Als die Baloise vor sechs Jahren begann, einen kulturellen Change einzuleiten, lag ein wesentlicher Teil von Amos’ Job in der kommunikativen Begleitung des sich verändernden Miteinanders. «Wie verankern wir Offenheit und Transparenz? Wie finden wir zu einer menschlich wertschätzenden Kultur? Die Verbindungen zum HR und damit zur Personal- / Organisationsentwicklung wurden enger und so wuchsen in mir Neugier und Interesse, mich selbst in diese Richtung weiterzuentwickeln.»

Porträt Mann mit schwarzem Bart, Brille und blauem Jacket

Der Erfolg einer Firma steht und fällt mit den Fähigkeiten ihrer Mitarbeitenden.

«Ich bin Fan von der Baloise»

«Dass mir die Baloise die Möglichkeit bietet, mich intern in einen vollkommen anderen Bereich zu entwickeln, ist ein Privileg. Ich bleibe in der Firma und fange trotzdem neu an. Das ist toll. Hier übernimmt das Unternehmen Verantwortung und schafft Strukturen, in denen sich Mitarbeitende, von ihren Fähigkeiten her, breiter aufstellen und so auf lange Sicht flexibler im Jobmarkt unterwegs sein werden.»

Heute ist Amos HR Businesspartner. Als solcher leitet und steuert er HR Prozesse in der von ihm betreuten Linie und ist in einer Governance Rolle Ansprechpartner für alle HR-relevanten Fragen. «Es geht darum, zuzuhören, Bedürfnisse zu verstehen und diese zu hinterfragen. Ich bin Facilitator und Sparringspartner. Jedenfalls möchte ich das sein. Wir finden uns gerade in einem Prozess.»

«Was die Baloise bietet, ist keine Selbstverständlichkeit.»

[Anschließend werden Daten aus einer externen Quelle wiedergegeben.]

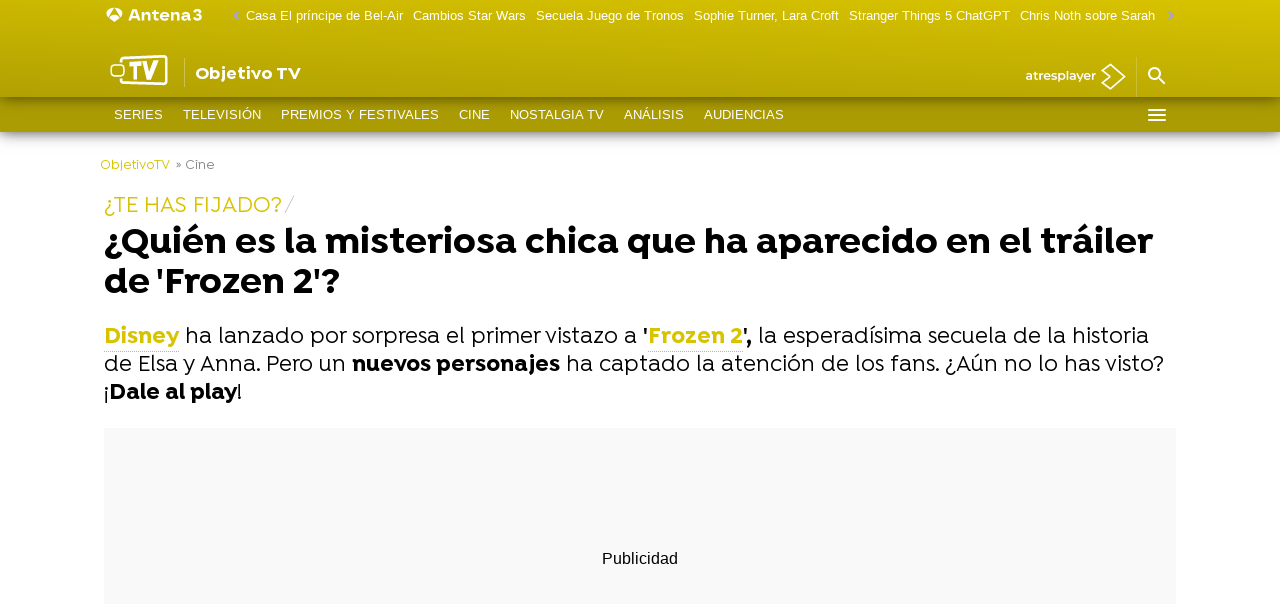

--- FILE ---
content_type: application/x-javascript;charset=utf-8
request_url: https://smetrics.antena3.com/id?d_visid_ver=5.5.0&d_fieldgroup=A&mcorgid=09DCC8AD54D410FF0A4C98A6%40AdobeOrg&mid=90440607756223256083787822031751590604&ts=1768735604461
body_size: -36
content:
{"mid":"90440607756223256083787822031751590604"}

Inzwischen ist Amos seit zwölf Jahren bei uns und das ganz bewusst. «Ich arbeite hier mit vielen tollen Leuten zusammen und habe einen enorm grossen Gestaltungsfreiraum. Man bekommt bei der Baloise einen Vertrauensvorschuss. Das schätze ich enorm. Wenn ich etwas kritisieren sollte, dann sind es unsere Prozesse. Da könnten wir schneller werden. Wir sind kompliziert in der Entscheidungsfindung und brauchen noch zu lang bis wir tragfähige Lösungen finden. Damit muss man umgehen können! Aber für mich wiegen die Baloise Kultur, die Unterstützung, die ich erfahre sowie die Möglichkeiten, die mein Job mir bietet, diesen Umstand auf. Irgendwas kann man immer verbessern.»